[Data to process — start]

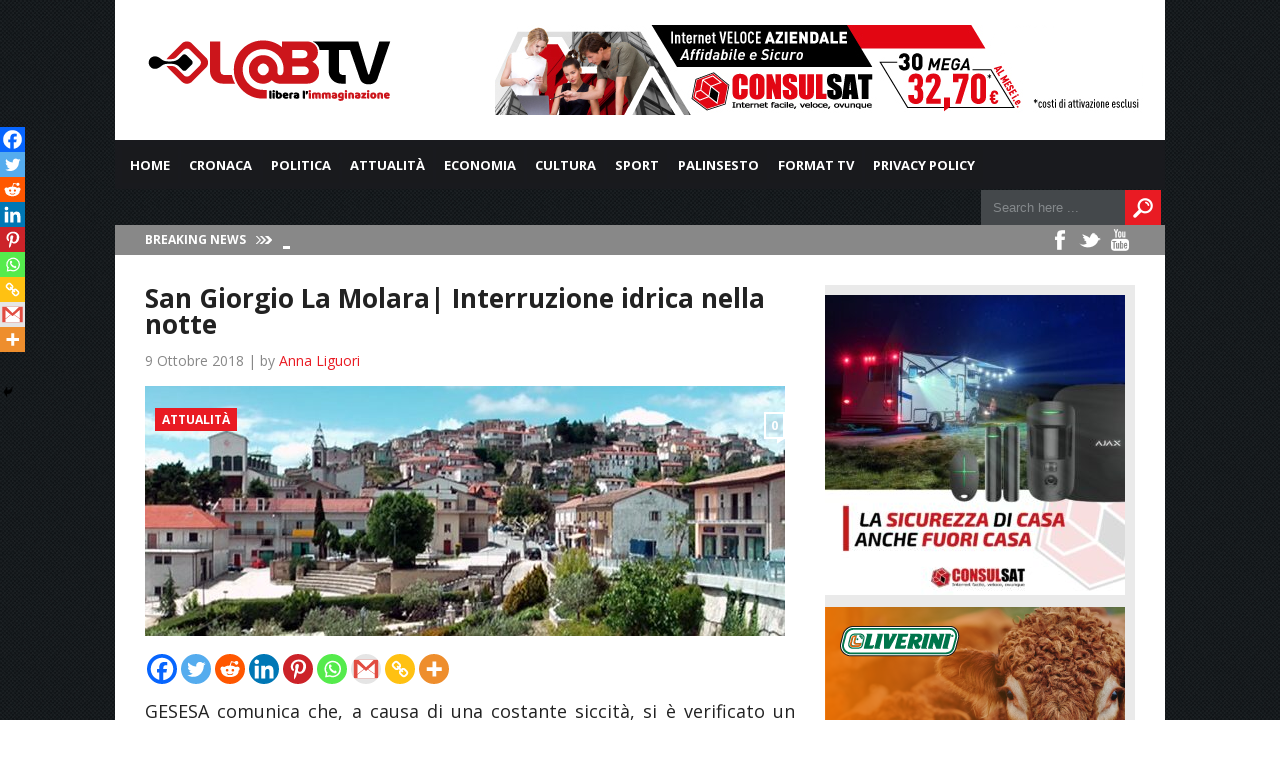

--- FILE ---
content_type: text/html; charset=UTF-8
request_url: https://www.labtv.net/wp-admin/admin-ajax.php
body_size: -85
content:
{"post_id":93976,"counted":true,"storage":{"name":["pvc_visits[0]"],"value":["1768994360b93976"],"expiry":[1768994360]},"type":"post"}

--- FILE ---
content_type: text/html; charset=utf-8
request_url: https://www.google.com/recaptcha/api2/aframe
body_size: 268
content:
<!DOCTYPE HTML><html><head><meta http-equiv="content-type" content="text/html; charset=UTF-8"></head><body><script nonce="Hk3UrIunexNF4RUZ5e2FMw">/** Anti-fraud and anti-abuse applications only. See google.com/recaptcha */ try{var clients={'sodar':'https://pagead2.googlesyndication.com/pagead/sodar?'};window.addEventListener("message",function(a){try{if(a.source===window.parent){var b=JSON.parse(a.data);var c=clients[b['id']];if(c){var d=document.createElement('img');d.src=c+b['params']+'&rc='+(localStorage.getItem("rc::a")?sessionStorage.getItem("rc::b"):"");window.document.body.appendChild(d);sessionStorage.setItem("rc::e",parseInt(sessionStorage.getItem("rc::e")||0)+1);localStorage.setItem("rc::h",'1768907961396');}}}catch(b){}});window.parent.postMessage("_grecaptcha_ready", "*");}catch(b){}</script></body></html>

[Data to process — finish]

What is needed is an exact copy of every record above, minus the images.

**Result of this task:**
--- FILE ---
content_type: text/html; charset=UTF-8
request_url: https://www.labtv.net/wp-admin/admin-ajax.php
body_size: -85
content:
{"post_id":93976,"counted":true,"storage":{"name":["pvc_visits[0]"],"value":["1768994360b93976"],"expiry":[1768994360]},"type":"post"}

--- FILE ---
content_type: text/html; charset=utf-8
request_url: https://www.google.com/recaptcha/api2/aframe
body_size: 268
content:
<!DOCTYPE HTML><html><head><meta http-equiv="content-type" content="text/html; charset=UTF-8"></head><body><script nonce="Hk3UrIunexNF4RUZ5e2FMw">/** Anti-fraud and anti-abuse applications only. See google.com/recaptcha */ try{var clients={'sodar':'https://pagead2.googlesyndication.com/pagead/sodar?'};window.addEventListener("message",function(a){try{if(a.source===window.parent){var b=JSON.parse(a.data);var c=clients[b['id']];if(c){var d=document.createElement('img');d.src=c+b['params']+'&rc='+(localStorage.getItem("rc::a")?sessionStorage.getItem("rc::b"):"");window.document.body.appendChild(d);sessionStorage.setItem("rc::e",parseInt(sessionStorage.getItem("rc::e")||0)+1);localStorage.setItem("rc::h",'1768907961396');}}}catch(b){}});window.parent.postMessage("_grecaptcha_ready", "*");}catch(b){}</script></body></html>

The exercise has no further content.